**** PROVIDED TEXT ****
AuthorEditorial Team
Published
February 24, 2026/07:18 PM
Section
Justice
Former Goliath Ventures CEO arrested in Orlando-area case alleging $328 million cryptocurrency liquidity-pool Ponzi scheme

Federal complaint alleges wire fraud and money laundering tied to investor funds raised from 2023 to 2026

A former chief executive of an Orlando-area investment firm has been arrested on allegations that he operated a large-scale Ponzi scheme tied to cryptocurrency investing claims. Federal authorities arrested Christopher Alexander Delgado, 34, of Apopka, on a criminal complaint accusing him of wire fraud and money laundering in connection with what investigators described as an alleged $328 million scheme.

Delgado is identified as the president and CEO of Goliath Ventures, a business that previously operated under the name Gen-Z Venture Firm. The complaint alleges that from January 2023 through January 2026, Delgado solicited substantial sums from victims by promising monthly returns purportedly generated through cryptocurrency “liquidity pools.” Investigators allege the claimed strategy was used as a fundraising narrative while investor funds were instead routed to payments for earlier investors and other expenses, consistent with the mechanics of a Ponzi scheme.

How investigators describe the alleged operation

In the federal filing, investigators contend that Goliath Ventures attracted investors through a combination of personal referrals, professional marketing materials, charitable sponsorships, and upscale events designed to establish credibility. Authorities also allege that some investors received monthly payments presented as returns, which can serve as reinforcement to encourage additional deposits and referrals.
****
WHAT YOU ARE ASKED TO DO >> Continue the article on the Goliath Ventures Ponzi scheme case, picking up right after its last sentence.
**** INFORMATION SUPPLIED ****
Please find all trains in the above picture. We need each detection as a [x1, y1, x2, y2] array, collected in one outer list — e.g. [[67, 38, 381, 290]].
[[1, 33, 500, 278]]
****
IN RESPONSE >>
Investigators further allege that instead of being deployed into cryptocurrency liquidity pools as represented, funds were primarily used for three purposes: (1) paying purported returns to earlier investors, (2) returning principal to investors who requested withdrawals, and (3) financing luxury travel accommodations, holiday parties, and other costly company gatherings.

  • Defendant: Christopher Alexander Delgado, 34, Apopka

  • Company: Goliath Ventures (formerly Gen-Z Venture Firm)

  • Alleged amount raised: at least $328 million from victim investors

  • Charges in complaint: wire fraud and money laundering

Allegations of personal enrichment and real estate purchases

Authorities allege that victim funds were also redirected for Delgado’s personal benefit. The complaint claims Delgado purchased four residential properties valued between $1.15 million and $8.5 million using investor money.

A criminal complaint is an allegation, not a conviction. The defendant is presumed innocent unless proven guilty in court.

Parallel civil litigation adds additional scrutiny

Separate from the criminal case, a civil lawsuit filed in the U.S. District Court for the Middle District of Florida on February 18, 2026, names Goliath Ventures and Delgado among the defendants and alleges the company promised guaranteed monthly returns of 4% tied to cryptocurrency liquidity pools involving assets such as Bitcoin, Ethereum, and a U.S. dollar-pegged stablecoin. The suit also alleges the arrangement was framed through a “joint venture” structure.

Civil claims are distinct from criminal charges and carry different standards of proof. However, the existence of parallel proceedings can shape how quickly records become public and how investors pursue recovery options.

What comes next

The case is being investigated by the Internal Revenue Service’s Criminal Investigation unit and Homeland Security Investigations, and is being prosecuted by the U.S. Attorney’s Office for the Middle District of Florida. Federal authorities have also established a process for potential victims to self-identify and receive information about rights and next steps.

If the complaint leads to an indictment, the case would proceed through federal court, where prosecutors must prove the allegations beyond a reasonable doubt. Restitution and asset recovery, if pursued, typically depend on what assets can be located, seized, and liquidated under court supervision.